Zoe dropped to her knees behind the car’s front passenger tire. Running footsteps in the distance grew louder.
She inched her face around the worn tread and, in the dim lighting, counted six soldiers. With submachine guns held up at the ready, their alert gazes scanned the surrounding area. They made a sharp left into the Black Tower gate in front of her.
But she couldn’t relax yet. She had to cross a wide promenade before she’d be free.
Keeping still, she listened. No footsteps, no voices. “Falcon. Need eyes.”
“All clear, Wildcat.”
Standing, Zoe wiped the sticky blood off her upper lip, flinching as her fingers bumped against her throbbing nose.
A few people were crossing the promenade, heading her way to return to their vehicles. She tucked her gun in her purse, grabbed a cigarette, and lit it. Strolling past them, she acted like she was taking a smoke break.

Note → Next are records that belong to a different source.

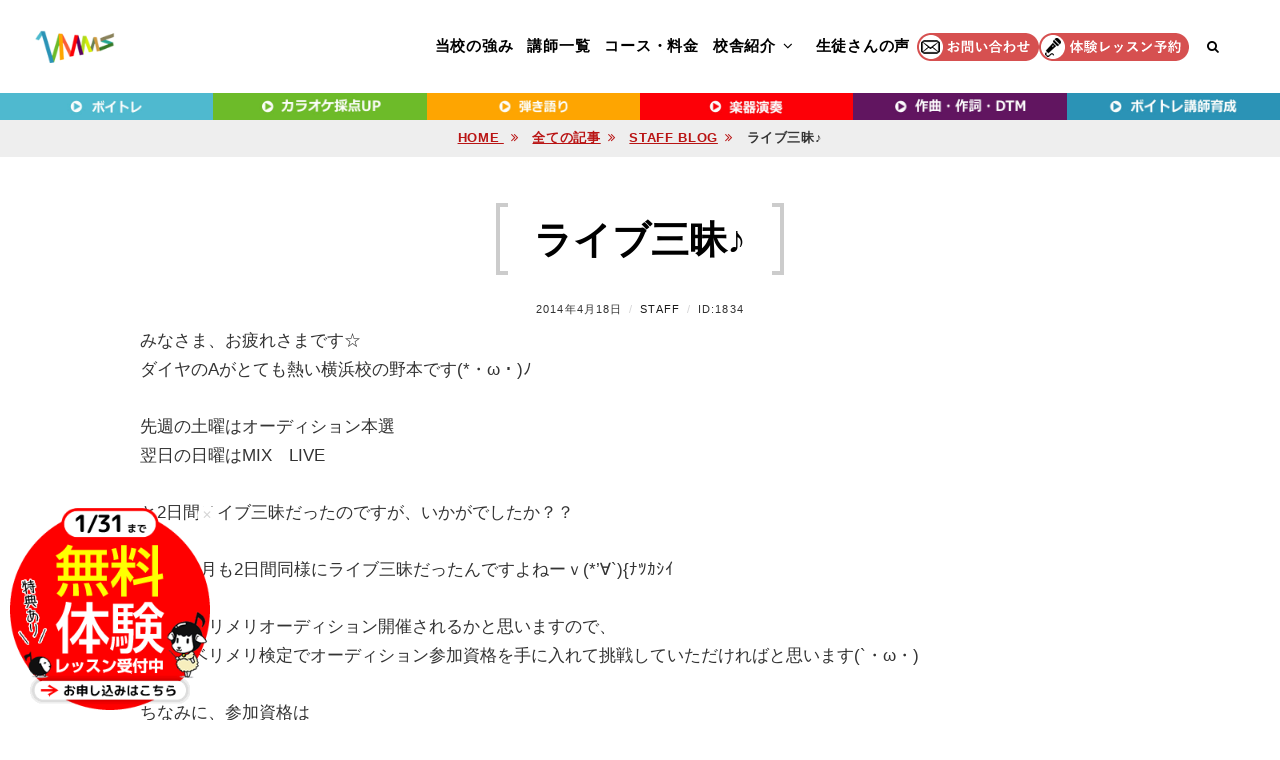

--- FILE ---
content_type: application/javascript
request_url: https://www.vmms.jp/wp-content/themes/fotografie/assets/js/custom-scripts.min.js?ver=1769400252
body_size: 929
content:
jQuery(document).ready(function ($) {

  /* =========================
     ���j���[�n�i��{���̂܂܁j
  ========================= */

  $(".menu-toggle").on("click", function () {
    $(".main-navigation ul.nav-menu")
      .stop(true, true)
      .slideToggle(200);
  });

  $(".search-toggle").on("click", function () {
    const expanded = $(this).attr("aria-expanded") === "true";
    $(this)
      .toggleClass("open")
      .attr("aria-expanded", expanded ? "false" : "true");
    $(".search-wrapper").toggle();
  });

  const nav = $("#site-navigation");

  const dropdownBtn = $("<button />", {
    class: "dropdown-toggle",
    "aria-expanded": false
  }).append($("<span />", {
    class: "screen-reader-text",
    text: fotografieScreenReaderText.expand
  }));

  nav.find(".menu-item-has-children > a").after(dropdownBtn);
  nav.find(".menu-item-has-children").attr("aria-haspopup", "true");

  nav.on("click", ".dropdown-toggle", function (e) {
    e.preventDefault();
    const $btn = $(this);
    const expanded = $btn.attr("aria-expanded") === "true";

    $btn
      .toggleClass("toggled-on")
      .attr("aria-expanded", expanded ? "false" : "true");

    $btn
      .next(".children, .sub-menu")
      .stop(true, true)
      .slideToggle(200);

    const text = $btn.find(".screen-reader-text");
    text.text(
      text.text() === fotografieScreenReaderText.expand
        ? fotografieScreenReaderText.collapse
        : fotografieScreenReaderText.expand
    );
  });

  /* =========================
     �X�N���[�������i�ŏd�v�C���j
  ========================= */

  let scrollUpVisible = false;

  $(window).on("scroll", function () {
    const y = window.pageYOffset;

    if (y > 100 && !scrollUpVisible) {
      scrollUpVisible = true;
      $("#scrollup").stop(true, true).fadeIn(200);
    } else if (y <= 100 && scrollUpVisible) {
      scrollUpVisible = false;
      $("#scrollup").stop(true, true).fadeOut(200);
    }
  });

  $("#scrollup").on("click", function () {
    $("body, html").animate({ scrollTop: 0 }, 500);
    return false;
  });

  /* =========================
     matchHeight�iresize�΍�j
  ========================= */

  $(".portfolio-wrapper .portfolio-entry-header, .featured-content-wrapper .entry-header").matchHeight();

  $(window).on("load.fotografie", function () {
    const w = window.innerWidth;
    if (w > 534 && w < 1024) {
      $(".post-archive .entry-container").matchHeight();
    }
  });

  /* =========================
     ���̑��i���̂܂܁j
  ========================= */

  $(document).on("wp-custom-header-video-loaded", function () {
    $("body").addClass("has-header-video");
  });

  if ($.isFunction($.fn.fitVids)) {
    $(".hentry, .widget").fitVids();
  }

});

At the back gate, she did a quick three-sixty visual check. No one in sight. She unlocked it with the magnetic pick and faced one hundred and twenty-one steep stone steps down.
The soft amber of lantern lights guided her long descent until she passed under an enormous pillared arch welcoming her to Lesser Town, a picturesque area at the foothills of Prague Castle. A GTA safe house—a pottery shop—was five minutes away.
Zoe smiled.
She’d rid the earth of another bad seed.
She’d been part of an op which secured the most dangerous weapon on Earth.
She’d saved lives.
Turning onto a narrow cobblestone street, she disappeared into the crowd.